I think the larger schools are at a real disadvantage. People will want smaller. For so many reasons.
I also think for-profit brick and mortar schools will especially suffer as parents there don’t have a rallying cry like non-profit schools. Parents will be angry that they are paying 60K for a google doc when they assume there is a profit at their expense. I question…if there is even a profit. Making money in private K-12 education is the EXCEPTION not the NORM by any means. This pandemic could force them to go out of business.
Prediction #3: Parents will play a larger role in their child’s education
Not sure how I feel about this. But the reality that after spending this much time being involved in your child’s learning, you will not go back to “outsourcing” that fast. For some of you, this will be wonderful. Parent involvement is a beautiful thing. You may start supplementing with home projects of inquiry. You will read more to them.

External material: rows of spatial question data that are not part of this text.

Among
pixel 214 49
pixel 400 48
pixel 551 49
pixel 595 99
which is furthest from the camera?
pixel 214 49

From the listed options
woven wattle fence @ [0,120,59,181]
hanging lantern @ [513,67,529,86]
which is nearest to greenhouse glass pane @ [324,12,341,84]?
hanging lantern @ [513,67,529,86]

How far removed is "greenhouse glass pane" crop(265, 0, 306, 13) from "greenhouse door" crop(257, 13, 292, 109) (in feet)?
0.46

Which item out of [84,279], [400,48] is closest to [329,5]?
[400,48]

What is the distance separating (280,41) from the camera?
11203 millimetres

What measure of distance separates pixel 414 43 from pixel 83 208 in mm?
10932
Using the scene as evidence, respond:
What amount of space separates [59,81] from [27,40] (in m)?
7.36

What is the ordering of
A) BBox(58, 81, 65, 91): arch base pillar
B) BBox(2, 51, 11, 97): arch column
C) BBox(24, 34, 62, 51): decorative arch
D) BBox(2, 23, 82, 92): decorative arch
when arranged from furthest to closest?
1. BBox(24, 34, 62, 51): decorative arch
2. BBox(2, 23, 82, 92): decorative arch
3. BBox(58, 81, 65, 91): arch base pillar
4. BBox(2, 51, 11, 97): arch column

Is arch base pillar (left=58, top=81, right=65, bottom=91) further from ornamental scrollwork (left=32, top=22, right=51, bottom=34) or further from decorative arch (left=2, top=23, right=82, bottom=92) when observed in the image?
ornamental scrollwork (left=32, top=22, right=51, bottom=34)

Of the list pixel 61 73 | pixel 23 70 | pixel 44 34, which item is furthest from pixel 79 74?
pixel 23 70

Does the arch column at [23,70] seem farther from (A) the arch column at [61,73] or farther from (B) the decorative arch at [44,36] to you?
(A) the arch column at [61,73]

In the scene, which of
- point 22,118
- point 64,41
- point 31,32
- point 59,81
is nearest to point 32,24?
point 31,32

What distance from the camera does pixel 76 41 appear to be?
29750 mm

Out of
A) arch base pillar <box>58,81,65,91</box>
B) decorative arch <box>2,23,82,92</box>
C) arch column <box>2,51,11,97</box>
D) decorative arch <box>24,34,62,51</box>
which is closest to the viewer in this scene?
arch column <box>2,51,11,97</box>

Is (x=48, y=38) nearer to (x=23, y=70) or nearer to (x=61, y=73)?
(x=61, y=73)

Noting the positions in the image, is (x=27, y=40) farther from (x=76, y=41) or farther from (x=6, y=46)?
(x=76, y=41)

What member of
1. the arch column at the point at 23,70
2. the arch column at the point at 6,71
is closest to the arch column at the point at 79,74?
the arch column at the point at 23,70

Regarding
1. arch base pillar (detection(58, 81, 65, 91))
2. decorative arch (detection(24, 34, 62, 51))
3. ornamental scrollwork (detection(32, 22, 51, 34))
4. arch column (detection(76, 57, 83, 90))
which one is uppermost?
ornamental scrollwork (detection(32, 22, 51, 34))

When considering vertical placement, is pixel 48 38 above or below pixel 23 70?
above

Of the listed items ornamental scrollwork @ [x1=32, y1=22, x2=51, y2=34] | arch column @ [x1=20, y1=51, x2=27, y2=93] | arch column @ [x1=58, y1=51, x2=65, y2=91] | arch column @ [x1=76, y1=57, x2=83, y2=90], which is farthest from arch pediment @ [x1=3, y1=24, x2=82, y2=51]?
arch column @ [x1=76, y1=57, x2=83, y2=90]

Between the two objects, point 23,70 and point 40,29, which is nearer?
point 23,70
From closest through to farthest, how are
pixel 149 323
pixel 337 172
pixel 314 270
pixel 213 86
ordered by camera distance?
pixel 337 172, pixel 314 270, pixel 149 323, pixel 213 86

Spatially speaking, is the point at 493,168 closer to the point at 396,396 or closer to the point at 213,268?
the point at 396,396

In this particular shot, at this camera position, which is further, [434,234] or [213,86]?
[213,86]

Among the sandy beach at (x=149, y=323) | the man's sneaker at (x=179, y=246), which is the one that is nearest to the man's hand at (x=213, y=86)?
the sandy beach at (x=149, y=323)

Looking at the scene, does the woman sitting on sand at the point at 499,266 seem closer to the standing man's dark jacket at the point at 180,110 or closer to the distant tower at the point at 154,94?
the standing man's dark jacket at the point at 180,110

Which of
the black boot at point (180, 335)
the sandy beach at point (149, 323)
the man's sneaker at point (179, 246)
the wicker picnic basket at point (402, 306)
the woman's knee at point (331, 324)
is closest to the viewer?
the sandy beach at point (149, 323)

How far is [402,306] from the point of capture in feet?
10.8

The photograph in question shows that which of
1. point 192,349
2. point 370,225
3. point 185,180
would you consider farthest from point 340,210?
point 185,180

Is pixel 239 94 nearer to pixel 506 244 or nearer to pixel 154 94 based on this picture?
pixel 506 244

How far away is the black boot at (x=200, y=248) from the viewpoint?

OR this could go so terribly wrong. If schools reopen you won’t shut and children will be “learning” 24/7. You will start to question your child’s teacher (maybe in good ways), but when math comes home and you know on a personal level now that your child is past all of those levels, you will become angry, annoyed, frustrated, etc. You will become more of a foe than friend to schools who unlike you at this moment don’t have just two-three children to teach, but dozens.
Prediction #4: Mindfulness will play a larger role
This is less of a prediction than more of a push and hopefully, us adults who need this too can join!